Wednesday, December 25, 2013

Trouble will find me

With my offer rescinded I head out to shop this holiday season for a new job. It’s amazing how I seem to keep falling into these bizarre circumstances; where just a little bit of hope dangles in front of me, Only to slam the door in my face and leave a sliver of light to encourage my persistence. Luckily through covered CA I should be able to find a way to reduce my costs, and keep my hopes that this spring I can start treatment. So for now, Merry Christmas, and if you don’t celebrate Christmas, happy day off where most everything is closed! Unless you work today, then enjoy your federally mandated holiday pay! Unless you’re paid under the table… anywho merry Christmas to you!

Also The National's Trouble Will Find Me is a fantastic album if you have a chance to listen to some mildly depressing rainy day beach music.

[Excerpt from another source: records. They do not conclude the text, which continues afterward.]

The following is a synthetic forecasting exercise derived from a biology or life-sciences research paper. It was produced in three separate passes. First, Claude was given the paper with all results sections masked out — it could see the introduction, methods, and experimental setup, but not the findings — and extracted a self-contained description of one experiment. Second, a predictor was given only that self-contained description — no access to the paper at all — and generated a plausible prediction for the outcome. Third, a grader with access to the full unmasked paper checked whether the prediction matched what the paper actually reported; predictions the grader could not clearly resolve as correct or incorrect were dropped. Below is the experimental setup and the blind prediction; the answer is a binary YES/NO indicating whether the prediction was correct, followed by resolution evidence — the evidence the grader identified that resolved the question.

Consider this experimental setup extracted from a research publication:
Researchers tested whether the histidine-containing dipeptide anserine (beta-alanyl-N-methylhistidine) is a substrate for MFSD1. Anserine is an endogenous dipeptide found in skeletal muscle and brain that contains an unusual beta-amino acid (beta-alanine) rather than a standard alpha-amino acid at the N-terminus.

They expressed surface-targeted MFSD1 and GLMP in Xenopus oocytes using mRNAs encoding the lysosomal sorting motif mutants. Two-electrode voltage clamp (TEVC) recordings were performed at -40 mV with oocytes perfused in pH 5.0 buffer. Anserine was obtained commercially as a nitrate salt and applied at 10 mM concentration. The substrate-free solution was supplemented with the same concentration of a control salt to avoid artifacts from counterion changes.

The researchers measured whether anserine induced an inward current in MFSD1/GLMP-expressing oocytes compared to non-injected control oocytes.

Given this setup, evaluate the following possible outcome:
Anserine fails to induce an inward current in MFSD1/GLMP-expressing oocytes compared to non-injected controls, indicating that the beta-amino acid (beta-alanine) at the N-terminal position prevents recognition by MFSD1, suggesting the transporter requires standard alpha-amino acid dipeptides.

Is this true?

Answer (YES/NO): NO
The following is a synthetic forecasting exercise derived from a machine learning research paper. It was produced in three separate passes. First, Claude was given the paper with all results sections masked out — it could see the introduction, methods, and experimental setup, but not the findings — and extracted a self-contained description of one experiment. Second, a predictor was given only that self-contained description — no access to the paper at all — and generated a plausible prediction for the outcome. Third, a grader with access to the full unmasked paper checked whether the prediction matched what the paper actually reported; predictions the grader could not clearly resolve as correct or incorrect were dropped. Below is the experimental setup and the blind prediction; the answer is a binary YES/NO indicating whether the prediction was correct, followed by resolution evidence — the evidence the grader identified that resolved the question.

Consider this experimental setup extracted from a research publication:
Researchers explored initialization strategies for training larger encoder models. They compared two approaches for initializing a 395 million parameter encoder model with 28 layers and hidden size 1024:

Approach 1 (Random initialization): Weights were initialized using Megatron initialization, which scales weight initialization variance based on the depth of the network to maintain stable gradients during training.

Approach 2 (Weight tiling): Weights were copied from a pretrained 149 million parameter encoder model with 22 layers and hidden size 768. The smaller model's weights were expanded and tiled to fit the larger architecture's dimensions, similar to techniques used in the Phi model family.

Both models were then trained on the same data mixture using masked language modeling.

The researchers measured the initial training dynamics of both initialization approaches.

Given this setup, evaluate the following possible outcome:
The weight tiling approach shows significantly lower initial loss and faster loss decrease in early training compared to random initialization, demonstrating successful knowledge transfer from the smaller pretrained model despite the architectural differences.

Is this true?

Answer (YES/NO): YES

In the meantime I encourage you to join/donate! Only a little over a month left to register for free for the liver life race.


Sunday, December 15, 2013

Resilience

Not to be confused with invulnerability.

Last Friday I was offered a contract, after accepting it I spoke with my soon to be supervisor(s)… the next day the offer was rescinded. While that happened i did some searching, It took me a bit to figure out Cobra vs. the marketplace and how big of a financial impact this will have, but it’s not pretty.  On top of this I found out the treatment I’ve been hoping to take may not be for my Genotype…which means another year or so until I’d be able to start.

But hey...'tis but a scratch.
Thankfully I am still able to sub, and I love being back but obviously the circumstances are bittersweet.

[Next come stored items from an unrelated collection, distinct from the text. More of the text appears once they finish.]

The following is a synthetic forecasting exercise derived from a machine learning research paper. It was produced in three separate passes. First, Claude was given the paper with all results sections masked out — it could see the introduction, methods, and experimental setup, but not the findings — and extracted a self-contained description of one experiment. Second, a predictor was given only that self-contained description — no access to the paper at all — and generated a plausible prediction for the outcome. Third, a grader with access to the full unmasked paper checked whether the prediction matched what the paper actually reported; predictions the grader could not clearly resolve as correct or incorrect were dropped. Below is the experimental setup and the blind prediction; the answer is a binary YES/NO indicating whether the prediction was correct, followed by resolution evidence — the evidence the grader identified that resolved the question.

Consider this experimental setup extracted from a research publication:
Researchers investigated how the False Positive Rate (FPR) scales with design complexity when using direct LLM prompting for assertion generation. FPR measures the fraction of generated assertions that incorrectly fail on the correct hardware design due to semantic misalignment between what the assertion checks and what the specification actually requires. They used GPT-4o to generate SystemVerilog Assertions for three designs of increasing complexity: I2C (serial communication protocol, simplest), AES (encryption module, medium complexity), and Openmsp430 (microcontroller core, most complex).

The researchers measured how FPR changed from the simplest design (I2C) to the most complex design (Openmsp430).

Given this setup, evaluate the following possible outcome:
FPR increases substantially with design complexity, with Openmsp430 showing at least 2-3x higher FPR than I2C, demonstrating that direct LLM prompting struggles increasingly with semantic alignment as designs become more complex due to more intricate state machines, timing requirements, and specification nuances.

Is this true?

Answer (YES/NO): NO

As some of you know John Mayer is a favorite artist of mine. His discography has helped me gain perspective on many challenges, so I leave you with the song The Age of Worry.


ALSO!!!!
Registering before feb is free.

If you don't want to/can't sign up or join then please donate.

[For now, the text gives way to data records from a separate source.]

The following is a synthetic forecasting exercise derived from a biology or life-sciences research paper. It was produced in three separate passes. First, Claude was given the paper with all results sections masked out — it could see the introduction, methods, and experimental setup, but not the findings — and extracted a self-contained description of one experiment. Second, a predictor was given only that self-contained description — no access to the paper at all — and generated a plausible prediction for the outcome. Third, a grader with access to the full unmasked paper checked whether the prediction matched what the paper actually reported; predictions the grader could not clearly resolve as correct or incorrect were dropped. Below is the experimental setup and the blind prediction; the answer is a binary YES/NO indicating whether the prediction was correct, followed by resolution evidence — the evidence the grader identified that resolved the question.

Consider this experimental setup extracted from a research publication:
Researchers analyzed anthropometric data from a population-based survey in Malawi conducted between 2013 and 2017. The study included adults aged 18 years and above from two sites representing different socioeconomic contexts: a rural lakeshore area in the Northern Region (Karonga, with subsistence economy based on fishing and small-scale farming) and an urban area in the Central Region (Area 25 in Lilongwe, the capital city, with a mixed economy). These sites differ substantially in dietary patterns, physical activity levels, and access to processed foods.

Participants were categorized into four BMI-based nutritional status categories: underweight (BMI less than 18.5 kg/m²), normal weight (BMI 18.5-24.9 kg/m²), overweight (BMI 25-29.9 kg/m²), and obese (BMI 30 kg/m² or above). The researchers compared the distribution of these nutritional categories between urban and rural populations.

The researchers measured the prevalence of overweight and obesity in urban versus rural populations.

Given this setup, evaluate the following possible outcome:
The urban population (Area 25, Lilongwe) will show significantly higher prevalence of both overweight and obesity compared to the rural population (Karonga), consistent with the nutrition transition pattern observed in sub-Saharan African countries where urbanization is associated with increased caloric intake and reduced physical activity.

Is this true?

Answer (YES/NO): YES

Saturday, December 7, 2013

Happy Holidays!

A great many events have happened this last fortnight. Chief among them being the termination of my probation contract, this of course followed directly by proper use of the word fortnight.
After returning from thanksgiving break I met with my supervisor and director for a follow-up evaluation. In summation I was told that my probationary contract had been terminated.. Things ended on a positive note however and they suggested I reapply.
A lot rushed through my head as I packed up my things, I’d never been terminated before, this felt horrid. I truly loved working there, the kids, families and staff were wonderful. I would have liked to say goodbye.
But here’s the big reason why I mention it here… it means that my plans for treatment in feb/mar are unlikely and that it could get pushed even further out.
Luckily thanks to a bizarre circumstance I’m in I will be able to get another contract within a few weeks. In the last week I’ve found help offered by so many dear friends. Thank you all. I don’t know what’s to become of my benefits and it’s unnerving.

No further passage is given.